───── Extracto de la página
Francisco Calvo Ibáñez

Agrón
Granada
Calvo Retamero, María José

Mi abuelo Francisco Calvo Ibáñez era conocido en su pueblo, Agrón (Granada), como Paquillo el móvil y en la guerrilla lo llamaban también Federico. Era un hombre honesto, que murió por defender sus convicciones, sus ideas y valores. Se casó con Ana Muñoz García, mi abuela, hermana a su vez de otro guerrillero, José Muñoz García.

La Guardia Civil iba muchas veces a casa de mis abuelos para llevarlo «al cuartelillo». Allí le torturaban para que confesara el paradero de su cuñado José. Por aquel entonces, José había logrado esconderse en la sierra, uniéndose a otros maquis en la clandestinidad. Mi abuelo Paquillo nunca le delató, por eso el 9 de enero de 1948, cuando volvía a su casa tras una larga jornada de trabajo en el campo, al entrar en su calle —una calle larga y estrecha— vio como muchos guardias civiles le esperaban. Paquillo venía con su mulo, para dejarlo en la cuadra, y por eso no pudo darse media vuelta y escapar. Él sabía que esa vez iba a ser diferente a las anteriores. El dispositivo de la Guardia Civil superaba con creces al de otras ocasiones. Aun así, mi abuelo mantuvo la calma porque sabía que muchos de esos guardias civiles no le conocían, y recorrió con tranquilidad su calle, hasta llegar a la puerta de su hogar. Allí vio sentados a sus hijos, a mi padre y a mi tío, que estaban esperando su llegada, como cada tarde, para subirse a lomos del mulo y darse un breve paseo hasta la cuadra. Los niños tenían 10 y 7 años. También había otros más pequeños, de 5 y pocos meses respectivamente. Los niños no pudieron correr hacia su padre como cada tarde, era distinto. Mi padre recordaba que él, incluso siendo tan pequeño, notó que algo no iba bien, que algo malo iba a suceder y que afectaría a su padre. Por eso no le dijeron «papá», se quedaron mudos.
──────────
_Qué se pide_.
a – Según el relato sobre Francisco Calvo Ibáñez, ¿con qué apodo lo conocían en su pueblo?
b – Transcribe el fragmento del relato sobre Francisco Calvo Ibáñez desde "Mi abuelo Francisco" hasta "José Muñoz García.", ambos incluidos.
c – Retoma el relato sobre Francisco Calvo Ibáñez justo después de su última frase y sigue escribiéndolo.
───── Entradas proporcionadas
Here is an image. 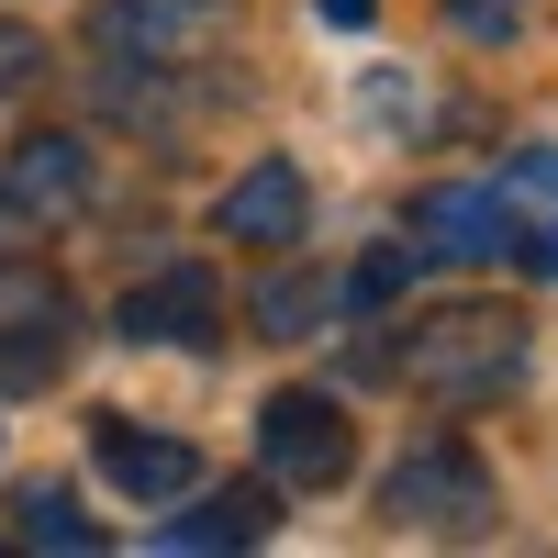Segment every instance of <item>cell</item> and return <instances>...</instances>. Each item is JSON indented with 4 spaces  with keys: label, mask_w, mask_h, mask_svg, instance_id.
Segmentation results:
<instances>
[{
    "label": "cell",
    "mask_w": 558,
    "mask_h": 558,
    "mask_svg": "<svg viewBox=\"0 0 558 558\" xmlns=\"http://www.w3.org/2000/svg\"><path fill=\"white\" fill-rule=\"evenodd\" d=\"M391 380H413L425 402H492V391H514L525 380V313H502V302H458L436 324H413V336L391 347Z\"/></svg>",
    "instance_id": "1"
},
{
    "label": "cell",
    "mask_w": 558,
    "mask_h": 558,
    "mask_svg": "<svg viewBox=\"0 0 558 558\" xmlns=\"http://www.w3.org/2000/svg\"><path fill=\"white\" fill-rule=\"evenodd\" d=\"M78 347V302L57 268H34L23 246H0V391H45Z\"/></svg>",
    "instance_id": "2"
},
{
    "label": "cell",
    "mask_w": 558,
    "mask_h": 558,
    "mask_svg": "<svg viewBox=\"0 0 558 558\" xmlns=\"http://www.w3.org/2000/svg\"><path fill=\"white\" fill-rule=\"evenodd\" d=\"M380 514L413 525V536H481V525H492V470H481L458 436H425V447H402V458H391Z\"/></svg>",
    "instance_id": "3"
},
{
    "label": "cell",
    "mask_w": 558,
    "mask_h": 558,
    "mask_svg": "<svg viewBox=\"0 0 558 558\" xmlns=\"http://www.w3.org/2000/svg\"><path fill=\"white\" fill-rule=\"evenodd\" d=\"M89 202V146L78 134H23L0 146V246H45Z\"/></svg>",
    "instance_id": "4"
},
{
    "label": "cell",
    "mask_w": 558,
    "mask_h": 558,
    "mask_svg": "<svg viewBox=\"0 0 558 558\" xmlns=\"http://www.w3.org/2000/svg\"><path fill=\"white\" fill-rule=\"evenodd\" d=\"M257 458H268V492H336L357 470V425L324 391H279L257 413Z\"/></svg>",
    "instance_id": "5"
},
{
    "label": "cell",
    "mask_w": 558,
    "mask_h": 558,
    "mask_svg": "<svg viewBox=\"0 0 558 558\" xmlns=\"http://www.w3.org/2000/svg\"><path fill=\"white\" fill-rule=\"evenodd\" d=\"M112 336H134V347H213V336H223V279H213V268H157V279H134V291L112 302Z\"/></svg>",
    "instance_id": "6"
},
{
    "label": "cell",
    "mask_w": 558,
    "mask_h": 558,
    "mask_svg": "<svg viewBox=\"0 0 558 558\" xmlns=\"http://www.w3.org/2000/svg\"><path fill=\"white\" fill-rule=\"evenodd\" d=\"M502 246H525V223L502 191H470V179H447V191L413 202V257H447V268H481Z\"/></svg>",
    "instance_id": "7"
},
{
    "label": "cell",
    "mask_w": 558,
    "mask_h": 558,
    "mask_svg": "<svg viewBox=\"0 0 558 558\" xmlns=\"http://www.w3.org/2000/svg\"><path fill=\"white\" fill-rule=\"evenodd\" d=\"M89 470H101L123 502H179V492H202V447H179V436H157V425L101 413V425H89Z\"/></svg>",
    "instance_id": "8"
},
{
    "label": "cell",
    "mask_w": 558,
    "mask_h": 558,
    "mask_svg": "<svg viewBox=\"0 0 558 558\" xmlns=\"http://www.w3.org/2000/svg\"><path fill=\"white\" fill-rule=\"evenodd\" d=\"M302 223H313V191H302L291 157H257L235 191L213 202V235L223 246H302Z\"/></svg>",
    "instance_id": "9"
},
{
    "label": "cell",
    "mask_w": 558,
    "mask_h": 558,
    "mask_svg": "<svg viewBox=\"0 0 558 558\" xmlns=\"http://www.w3.org/2000/svg\"><path fill=\"white\" fill-rule=\"evenodd\" d=\"M89 45L112 68H179L202 45V0H101L89 12Z\"/></svg>",
    "instance_id": "10"
},
{
    "label": "cell",
    "mask_w": 558,
    "mask_h": 558,
    "mask_svg": "<svg viewBox=\"0 0 558 558\" xmlns=\"http://www.w3.org/2000/svg\"><path fill=\"white\" fill-rule=\"evenodd\" d=\"M268 536V492H213L202 514H179L168 547H257Z\"/></svg>",
    "instance_id": "11"
},
{
    "label": "cell",
    "mask_w": 558,
    "mask_h": 558,
    "mask_svg": "<svg viewBox=\"0 0 558 558\" xmlns=\"http://www.w3.org/2000/svg\"><path fill=\"white\" fill-rule=\"evenodd\" d=\"M23 536H34V547H57V558H89V547H101V525H89L57 481H34V492H23Z\"/></svg>",
    "instance_id": "12"
},
{
    "label": "cell",
    "mask_w": 558,
    "mask_h": 558,
    "mask_svg": "<svg viewBox=\"0 0 558 558\" xmlns=\"http://www.w3.org/2000/svg\"><path fill=\"white\" fill-rule=\"evenodd\" d=\"M257 324H268V336H302V324H324V279H268V291H257Z\"/></svg>",
    "instance_id": "13"
},
{
    "label": "cell",
    "mask_w": 558,
    "mask_h": 558,
    "mask_svg": "<svg viewBox=\"0 0 558 558\" xmlns=\"http://www.w3.org/2000/svg\"><path fill=\"white\" fill-rule=\"evenodd\" d=\"M447 23L470 34V45H514L525 34V0H447Z\"/></svg>",
    "instance_id": "14"
},
{
    "label": "cell",
    "mask_w": 558,
    "mask_h": 558,
    "mask_svg": "<svg viewBox=\"0 0 558 558\" xmlns=\"http://www.w3.org/2000/svg\"><path fill=\"white\" fill-rule=\"evenodd\" d=\"M34 78H45V45H34L23 23H0V112H12V101H23Z\"/></svg>",
    "instance_id": "15"
},
{
    "label": "cell",
    "mask_w": 558,
    "mask_h": 558,
    "mask_svg": "<svg viewBox=\"0 0 558 558\" xmlns=\"http://www.w3.org/2000/svg\"><path fill=\"white\" fill-rule=\"evenodd\" d=\"M402 279H413V246H380V257H368V268L347 279V302H391Z\"/></svg>",
    "instance_id": "16"
},
{
    "label": "cell",
    "mask_w": 558,
    "mask_h": 558,
    "mask_svg": "<svg viewBox=\"0 0 558 558\" xmlns=\"http://www.w3.org/2000/svg\"><path fill=\"white\" fill-rule=\"evenodd\" d=\"M313 12H324V23H347V34H357L368 12H380V0H313Z\"/></svg>",
    "instance_id": "17"
}]
</instances>
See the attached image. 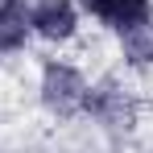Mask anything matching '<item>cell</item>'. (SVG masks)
Wrapping results in <instances>:
<instances>
[{
    "label": "cell",
    "instance_id": "obj_5",
    "mask_svg": "<svg viewBox=\"0 0 153 153\" xmlns=\"http://www.w3.org/2000/svg\"><path fill=\"white\" fill-rule=\"evenodd\" d=\"M29 33V0H0V54L25 50Z\"/></svg>",
    "mask_w": 153,
    "mask_h": 153
},
{
    "label": "cell",
    "instance_id": "obj_3",
    "mask_svg": "<svg viewBox=\"0 0 153 153\" xmlns=\"http://www.w3.org/2000/svg\"><path fill=\"white\" fill-rule=\"evenodd\" d=\"M29 29L46 42H71L79 29V8L71 0H33L29 4Z\"/></svg>",
    "mask_w": 153,
    "mask_h": 153
},
{
    "label": "cell",
    "instance_id": "obj_4",
    "mask_svg": "<svg viewBox=\"0 0 153 153\" xmlns=\"http://www.w3.org/2000/svg\"><path fill=\"white\" fill-rule=\"evenodd\" d=\"M83 8L116 33H132L153 21V0H83Z\"/></svg>",
    "mask_w": 153,
    "mask_h": 153
},
{
    "label": "cell",
    "instance_id": "obj_1",
    "mask_svg": "<svg viewBox=\"0 0 153 153\" xmlns=\"http://www.w3.org/2000/svg\"><path fill=\"white\" fill-rule=\"evenodd\" d=\"M87 87H91V83L83 79L79 66L50 58V62L42 66L37 95H42V103H46V112H54L58 120H71V116L83 112V103H87Z\"/></svg>",
    "mask_w": 153,
    "mask_h": 153
},
{
    "label": "cell",
    "instance_id": "obj_2",
    "mask_svg": "<svg viewBox=\"0 0 153 153\" xmlns=\"http://www.w3.org/2000/svg\"><path fill=\"white\" fill-rule=\"evenodd\" d=\"M83 112L91 116V120H100L108 128H132L137 120V108L128 100V91L116 83V79H100V83H91L87 87V103H83Z\"/></svg>",
    "mask_w": 153,
    "mask_h": 153
},
{
    "label": "cell",
    "instance_id": "obj_6",
    "mask_svg": "<svg viewBox=\"0 0 153 153\" xmlns=\"http://www.w3.org/2000/svg\"><path fill=\"white\" fill-rule=\"evenodd\" d=\"M120 37H124V58L132 66H149L153 62V21L132 29V33H120Z\"/></svg>",
    "mask_w": 153,
    "mask_h": 153
}]
</instances>
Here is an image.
──────────
_Respuestas_.
a – Paquillo el móvil.

b –
Mi abuelo Francisco Calvo Ibáñez era conocido en su pueblo, Agrón (Granada), como Paquillo el móvil y en la guerrilla lo llamaban también Federico. Era un hombre honesto, que murió por defender sus convicciones, sus ideas y valores. Se casó con Ana Muñoz García, mi abuela, hermana a su vez de otro guerrillero, José Muñoz García.

c –
Dentro de la casa había varios agentes de la Benemérita. Habían entrado para impedir que mi abuela, su mujer, pudiera darle el aviso saliendo a avisarle con antelación. Había muchos agentes de la Guardia Civil que no sabían si él era el hombre que estaban buscando, y al que tenían que llevarse detenido. Por eso, mi abuelo aprovechó la situación y pasó de largo por la puerta de su casa, sin levantar apenas la vista, como si no conociera a sus hijos, y se dirigió a la cuadra. Dejó el mulo, como cada tarde, y no miró atrás. Salió rápidamente hacia la sierra. Allí se reunió con su cuñado José. Fue su primer día como guerrillero. Se unió a la agrupación Roberto, desempeñando la responsabilidad de sargento en el grupo 2 de la 1ª Compañía del 7º Batallón.

Mi padre, su hijo, nos contaba que un día, estando en los terrenos que luego les arrebatarían, vio pasar a varios hombres corriendo, con armas, por el monte. Uno le acarició la cabeza. Al sentir la caricia se volvió hacia él y reconoció a su padre. Pero después de eso nunca más lo volvería a ver.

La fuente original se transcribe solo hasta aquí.